Supplied data:
────
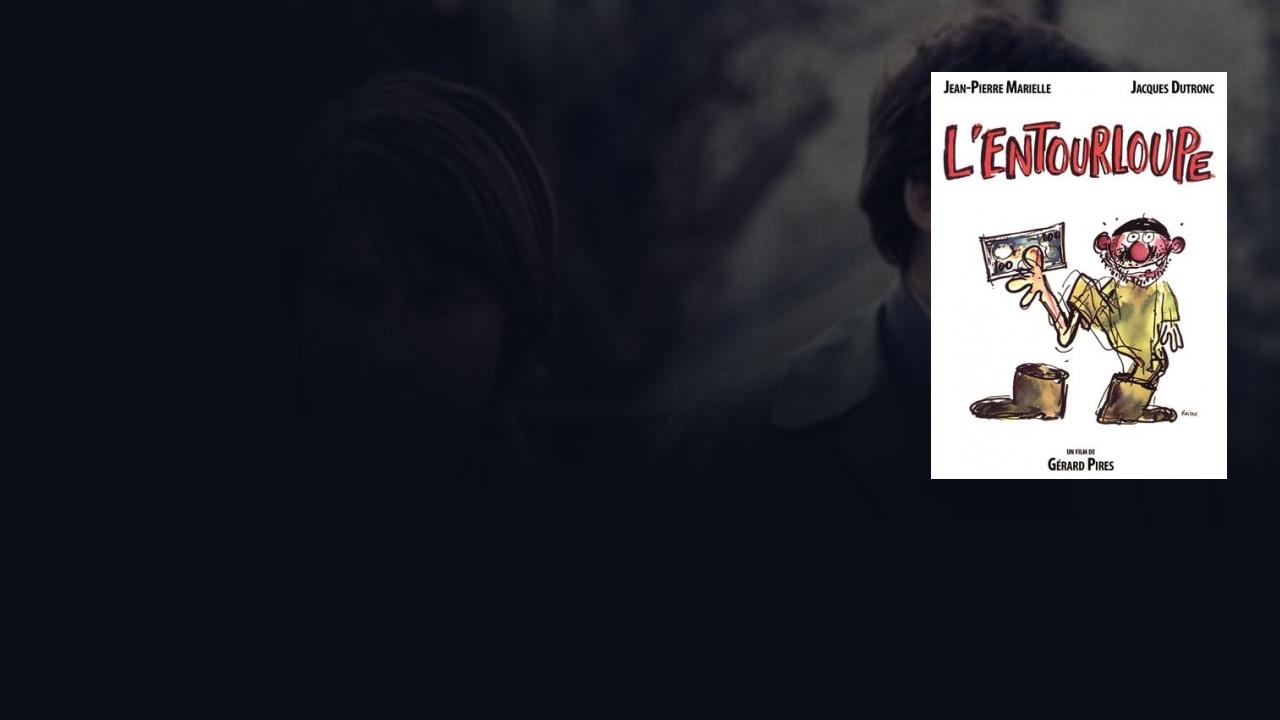 FILM LENTOURLOUPE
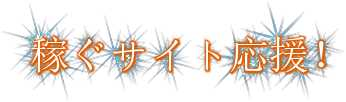 無料ロゴ21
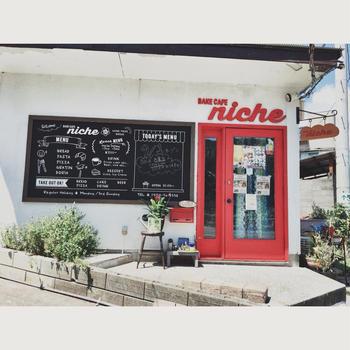 【食】俺プロデュース 【BAKE CAFE niche】vol.187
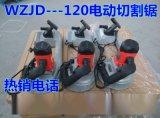 广东揭阳云浮手持多功能电动切割锯报价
────
Problem to solve:
Copy out the material above in full and exactly; its pictures are not to appear.

Solution:
 FILM LENTOURLOUPE
 無料ロゴ21
 【食】俺プロデュース 【BAKE CAFE niche】vol.187
 广东揭阳云浮手持多功能电动切割锯报价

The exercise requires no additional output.